The Challenge of Chastening & Suffering: There are, I suggest various challenges that confront us straight away as we ponder on this book, and they will only be clear as we meditate on what we find here. First, there is this whole area of suffering and, more particular, suffering as a child of God. Ezekiel is a thwarted priest. Verse 3 tells us he was a priest and our first verse suggests he had now just arrived at the age to enter into the role of a priest – but had been carried away into captivity miles away from Jerusalem. How unfair! Well, actually, no, this is all part of God’s chastising of the people of God in Israel and it comes with decades of warnings from Jeremiah back there in Jerusalem and it is about the be added to by Ezekiel in the land of the oppressors. Ezekiel thinks he is going to become a priest but God has plans for him to be a prophet, a very, very significant prophet! Very often when the circumstances come crashing round our ears, it is not the end of the world but simply the beginning of something much greater that God has on His heart for us.

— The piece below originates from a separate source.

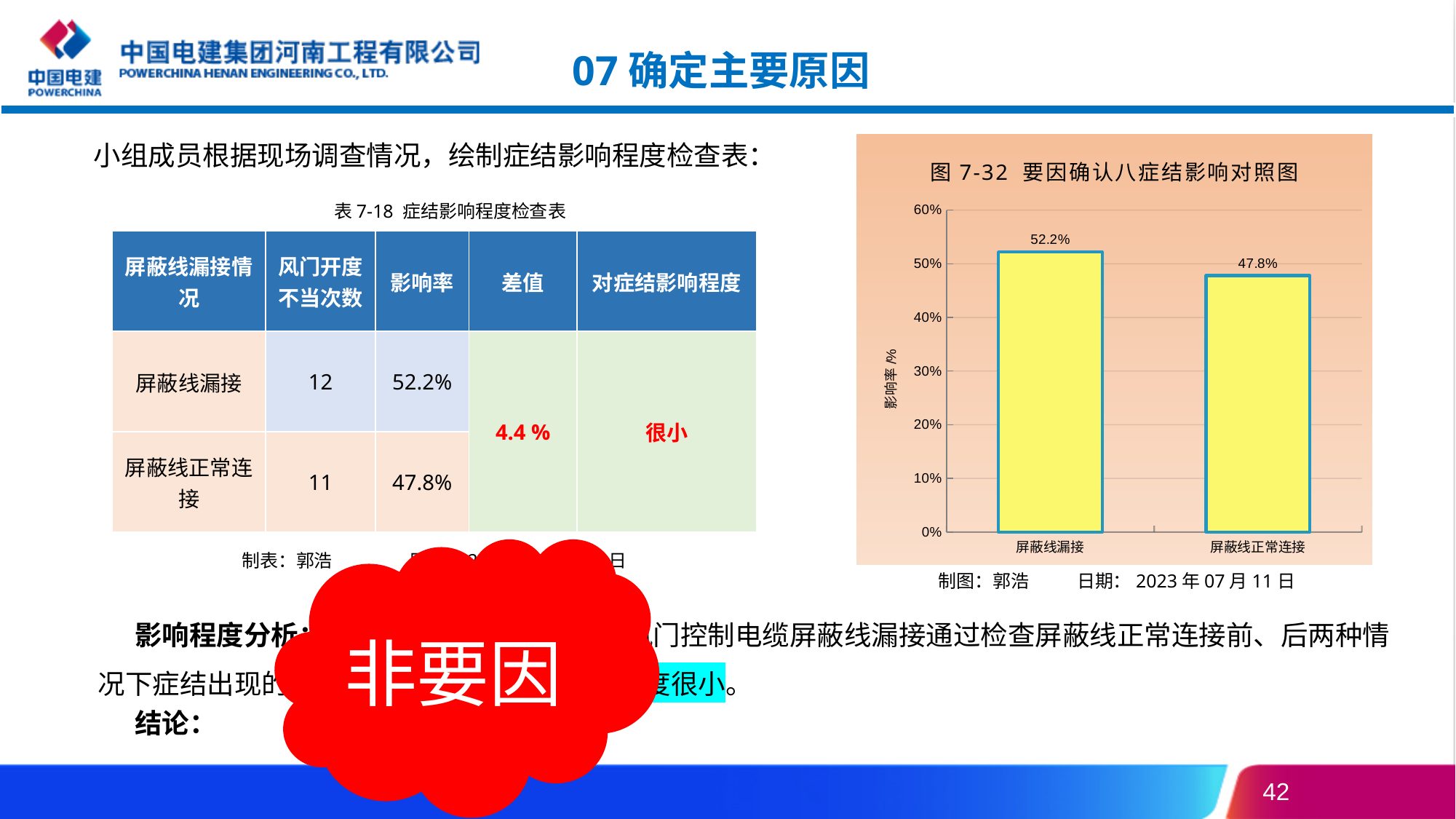
What kind of chart is shown on the slide? bar chart What is the value for 屏蔽线漏接 in the chart? 52.2% What is the label of the y axis of the chart? 影响率 /% Which is larger in the chart, the value for 屏蔽线漏接 or the value for 屏蔽线正常连接? 屏蔽线漏接 Is the value for 屏蔽线漏接 in the chart greater or less than 40%? greater How many categories are shown in the chart? 2 Is the value for 屏蔽线正常连接 in the chart greater or less than 50%? less What is the value for 屏蔽线正常连接 in the chart? 47.8% What is the difference between the values for 屏蔽线漏接 and 屏蔽线正常连接 in the chart? 4.4% What is the title of the chart? 图 7-32 要因确认八症结影响对照图 Which category has the lowest value in the chart? 屏蔽线正常连接 Which category has the highest value in the chart? 屏蔽线漏接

The challenge of strangeness: The second thing is the complexity and strangeness of what we are going to find in this book. There are going to be strange things but there will also be glorious things and we will, almost certainly, need the grace of God to understand them. But think back to the first days when you came to Christ, the strangeness of it all. I remember going out and buying my first Bible, a little King James version which struck me as being very strange, yet something had happened that propelled me along and I persevered with it, moved on to an RSV and later to an NIV and today even often use an ESV, not to mention one or two of the paraphrase versions. It is worth the effort. There is going to come an awesome sense of holiness in this book that is rarely found in the historical books of the Old Testament and if we let the Lord touch us with it, we may never be the same again. Are you ready? Then let’s do it!